About this task - Word for word, restate every record, though not the pictures.

(Data for this task)

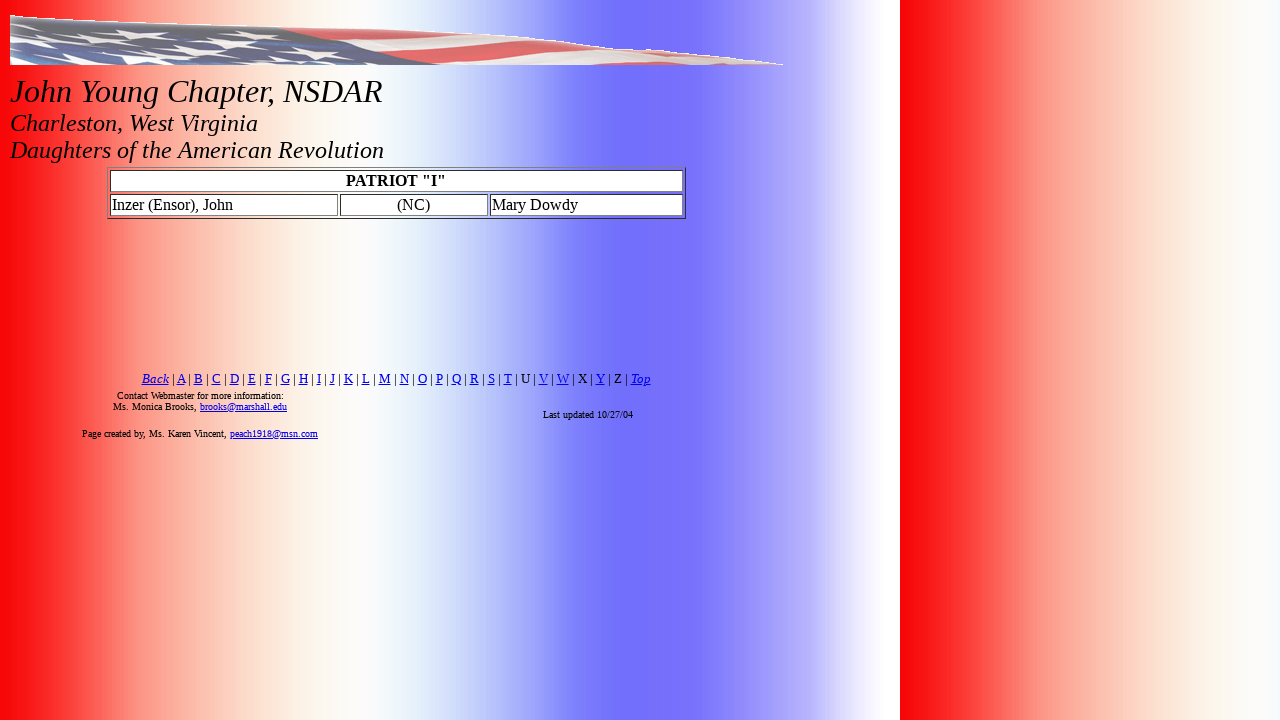

--- FILE ---
content_type: text/html
request_url: https://www.wvdar.org/JohnYoung/patrioti.htm
body_size: 1571
content:
<html><!-- #BeginTemplate "/Templates/JYpatriots.dwt" --><!-- DW6 -->
<head>
<!-- #BeginEditable "doctitle" -->
<title>John Young Chapter WV DAR Patriot I Page</title>
<!-- #EndEditable --> 
<meta http-equiv="Content-Type" content="text/html; charset=iso-8859-1">
</head>

<body bgcolor="#FFFFFF" background="images/bkgrnd.gif">
<table width="750" border="0" cellspacing="1" height="389" name="Patriotsbody">
  <tr> 
    <td height="62" colspan="2">
    <img src="images/flagslice.gif" name="flagslices" alt="Graphic:A slice of the flag." width="773" height="50"></td>
  </tr>
  <tr> 
    <td height="45" colspan="2"> 
      <p><font face="Georgia, Times New Roman, Times, serif" size="6"><i>John
             Young Chapter, NSDAR<br>
        <font size="5">Charleston, West Virginia<br>
        Daughters of the American Revolution </font></i></font></p>
    </td>
  </tr>
  <tr align="left" valign="top"> 
    <td height="203" colspan="2"><a name="top"></a> <!-- #BeginEditable "Patriots" -->
      <table width="75%" border="1" align="center" id="patrioti">
        <tr bgcolor="#FFFFFF">
          <td colspan="3"><div align="center"><font size="3" face="Georgia, Times New Roman, Times, serif"><strong>PATRIOT
          &quot;I&quot;</strong></font></div></td>
        </tr>
        <tr bgcolor="#FFFFFF">
          <td width="40%"><font size="3" face="Georgia, Times New Roman, Times, serif">Inzer (Ensor), John</font></td>
          <td width="26%"><div align="center"><font size="3" face="Georgia, Times New Roman, Times, serif">(NC) </font></div></td>
          <td width="34%"><font size="3" face="Georgia, Times New Roman, Times, serif">Mary Dowdy</font></td>
        </tr>
      </table>
    <!-- #EndEditable -->
      <p> </p>
      </td>
  </tr>
  <tr align="left" valign="top">
    <td colspan="2">
      <div align="center"><font face="Georgia, Times New Roman, Times, serif" size="2"><i><a href="patriots.htm">Back</a></i> 
        | <a href="patriota.htm">A</a> | <a href="patriotb.htm">B</a> | <a href="patriotc.htm">C</a> | <a href="patriotd.htm">D</a> | <a href="patriote.htm">E</a> | <a href="patriotf.htm">F</a> | <a href="patriotg.htm">G</a> | <a href="patrioth.htm">H</a> |
        <a href="patrioti.htm">I</a> | <a href="patriotj.htm">J</a> | <a href="patriotk.htm">K</a> | <a href="patriotl.htm">L</a> | <a href="patriotm.htm">M</a> | <a href="patriotn.htm">N</a> | <a href="patrioto.htm">O</a> | <a href="patriotp.htm">P</a> | <a href="patriotq.htm">Q</a> |  <a href="patriotr.htm">R</a> | <a href="patriot%20s.htm">S</a> | <a href="patriott.htm">T</a> |
        U | <a href="patriotv.htm">V</a> | <a href="patriotw.htm">W</a> | X | <a href="patrioty.htm">Y</a> | Z | <i><a href="#top">Top</a></i></font></div>
    </td>
  </tr>
  <tr align="left" valign="top">
          <td width="41%" height="21" align="center" valign="middle">
            <font size="1" face="Georgia, Times New Roman, Times, serif">Contact
          Webmaster for more information: <br>
            Ms.
          Monica Brooks, <a href="/cdn-cgi/l/email-protection#b1d3c3dededac2f1dcd0c3c2d9d0dddd9fd4d5c4">
              <span class="__cf_email__" data-cfemail="6e0c1c0101051d2e030f1c1d060f0202400b0a1b">[email&#160;protected]</span></a><p>Page 
              created by, Ms. Karen Vincent,
          <a href="/cdn-cgi/l/email-protection#01716460626930383039416c726f2f626e6c"><span class="__cf_email__" data-cfemail="b4c4d1d5d7dc858d858cf4d9c7da9ad7dbd9">[email&#160;protected]</span></a></font></td>
          <td width="42%" align="center" valign="middle"><font size="1" face="Georgia, Times New Roman, Times, serif">Last
                updated
              <!-- #BeginDate format:Am2 -->10/27/04</font></td>
  </tr>
</table>
<!-- WiredMinds eMetrics tracking with Enterprise Edition V5.4 START -->
<script data-cfasync="false" src="/cdn-cgi/scripts/5c5dd728/cloudflare-static/email-decode.min.js"></script><script type='text/javascript' src='https://count.carrierzone.com/app/count_server/count.js'></script>
<script type='text/javascript'><!--
wm_custnum='710bf70cf7e971e7';
wm_page_name='patrioti.htm';
wm_group_name='/services/webpages/w/v/wvdar.org/public/JohnYoung';
wm_campaign_key='campaign_id';
wm_track_alt='';
wiredminds.count();
// -->
</script>
<!-- WiredMinds eMetrics tracking with Enterprise Edition V5.4 END -->
<script defer src="https://static.cloudflareinsights.com/beacon.min.js/vcd15cbe7772f49c399c6a5babf22c1241717689176015" integrity="sha512-ZpsOmlRQV6y907TI0dKBHq9Md29nnaEIPlkf84rnaERnq6zvWvPUqr2ft8M1aS28oN72PdrCzSjY4U6VaAw1EQ==" data-cf-beacon='{"version":"2024.11.0","token":"42afe448a65b4ebfae6c6aa6c9b0db19","r":1,"server_timing":{"name":{"cfCacheStatus":true,"cfEdge":true,"cfExtPri":true,"cfL4":true,"cfOrigin":true,"cfSpeedBrain":true},"location_startswith":null}}' crossorigin="anonymous"></script>
</body>
<!-- #EndTemplate --></html>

(End Data for this task)

Your solution -
--- FILE ---
content_type: text/html
request_url: https://www.wvdar.org/JohnYoung/patrioti.htm
body_size: 1571
content:
<html><!-- #BeginTemplate "/Templates/JYpatriots.dwt" --><!-- DW6 -->
<head>
<!-- #BeginEditable "doctitle" -->
<title>John Young Chapter WV DAR Patriot I Page</title>
<!-- #EndEditable --> 
<meta http-equiv="Content-Type" content="text/html; charset=iso-8859-1">
</head>

<body bgcolor="#FFFFFF" background="images/bkgrnd.gif">
<table width="750" border="0" cellspacing="1" height="389" name="Patriotsbody">
  <tr> 
    <td height="62" colspan="2">
    <img src="images/flagslice.gif" name="flagslices" alt="Graphic:A slice of the flag." width="773" height="50"></td>
  </tr>
  <tr> 
    <td height="45" colspan="2"> 
      <p><font face="Georgia, Times New Roman, Times, serif" size="6"><i>John
             Young Chapter, NSDAR<br>
        <font size="5">Charleston, West Virginia<br>
        Daughters of the American Revolution </font></i></font></p>
    </td>
  </tr>
  <tr align="left" valign="top"> 
    <td height="203" colspan="2"><a name="top"></a> <!-- #BeginEditable "Patriots" -->
      <table width="75%" border="1" align="center" id="patrioti">
        <tr bgcolor="#FFFFFF">
          <td colspan="3"><div align="center"><font size="3" face="Georgia, Times New Roman, Times, serif"><strong>PATRIOT
          &quot;I&quot;</strong></font></div></td>
        </tr>
        <tr bgcolor="#FFFFFF">
          <td width="40%"><font size="3" face="Georgia, Times New Roman, Times, serif">Inzer (Ensor), John</font></td>
          <td width="26%"><div align="center"><font size="3" face="Georgia, Times New Roman, Times, serif">(NC) </font></div></td>
          <td width="34%"><font size="3" face="Georgia, Times New Roman, Times, serif">Mary Dowdy</font></td>
        </tr>
      </table>
    <!-- #EndEditable -->
      <p> </p>
      </td>
  </tr>
  <tr align="left" valign="top">
    <td colspan="2">
      <div align="center"><font face="Georgia, Times New Roman, Times, serif" size="2"><i><a href="patriots.htm">Back</a></i> 
        | <a href="patriota.htm">A</a> | <a href="patriotb.htm">B</a> | <a href="patriotc.htm">C</a> | <a href="patriotd.htm">D</a> | <a href="patriote.htm">E</a> | <a href="patriotf.htm">F</a> | <a href="patriotg.htm">G</a> | <a href="patrioth.htm">H</a> |
        <a href="patrioti.htm">I</a> | <a href="patriotj.htm">J</a> | <a href="patriotk.htm">K</a> | <a href="patriotl.htm">L</a> | <a href="patriotm.htm">M</a> | <a href="patriotn.htm">N</a> | <a href="patrioto.htm">O</a> | <a href="patriotp.htm">P</a> | <a href="patriotq.htm">Q</a> |  <a href="patriotr.htm">R</a> | <a href="patriot%20s.htm">S</a> | <a href="patriott.htm">T</a> |
        U | <a href="patriotv.htm">V</a> | <a href="patriotw.htm">W</a> | X | <a href="patrioty.htm">Y</a> | Z | <i><a href="#top">Top</a></i></font></div>
    </td>
  </tr>
  <tr align="left" valign="top">
          <td width="41%" height="21" align="center" valign="middle">
            <font size="1" face="Georgia, Times New Roman, Times, serif">Contact
          Webmaster for more information: <br>
            Ms.
          Monica Brooks, <a href="/cdn-cgi/l/email-protection#b1d3c3dededac2f1dcd0c3c2d9d0dddd9fd4d5c4">
              <span class="__cf_email__" data-cfemail="6e0c1c0101051d2e030f1c1d060f0202400b0a1b">[email&#160;protected]</span></a><p>Page 
              created by, Ms. Karen Vincent,
          <a href="/cdn-cgi/l/email-protection#01716460626930383039416c726f2f626e6c"><span class="__cf_email__" data-cfemail="b4c4d1d5d7dc858d858cf4d9c7da9ad7dbd9">[email&#160;protected]</span></a></font></td>
          <td width="42%" align="center" valign="middle"><font size="1" face="Georgia, Times New Roman, Times, serif">Last
                updated
              <!-- #BeginDate format:Am2 -->10/27/04</font></td>
  </tr>
</table>
<!-- WiredMinds eMetrics tracking with Enterprise Edition V5.4 START -->
<script data-cfasync="false" src="/cdn-cgi/scripts/5c5dd728/cloudflare-static/email-decode.min.js"></script><script type='text/javascript' src='https://count.carrierzone.com/app/count_server/count.js'></script>
<script type='text/javascript'><!--
wm_custnum='710bf70cf7e971e7';
wm_page_name='patrioti.htm';
wm_group_name='/services/webpages/w/v/wvdar.org/public/JohnYoung';
wm_campaign_key='campaign_id';
wm_track_alt='';
wiredminds.count();
// -->
</script>
<!-- WiredMinds eMetrics tracking with Enterprise Edition V5.4 END -->
<script defer src="https://static.cloudflareinsights.com/beacon.min.js/vcd15cbe7772f49c399c6a5babf22c1241717689176015" integrity="sha512-ZpsOmlRQV6y907TI0dKBHq9Md29nnaEIPlkf84rnaERnq6zvWvPUqr2ft8M1aS28oN72PdrCzSjY4U6VaAw1EQ==" data-cf-beacon='{"version":"2024.11.0","token":"42afe448a65b4ebfae6c6aa6c9b0db19","r":1,"server_timing":{"name":{"cfCacheStatus":true,"cfEdge":true,"cfExtPri":true,"cfL4":true,"cfOrigin":true,"cfSpeedBrain":true},"location_startswith":null}}' crossorigin="anonymous"></script>
</body>
<!-- #EndTemplate --></html>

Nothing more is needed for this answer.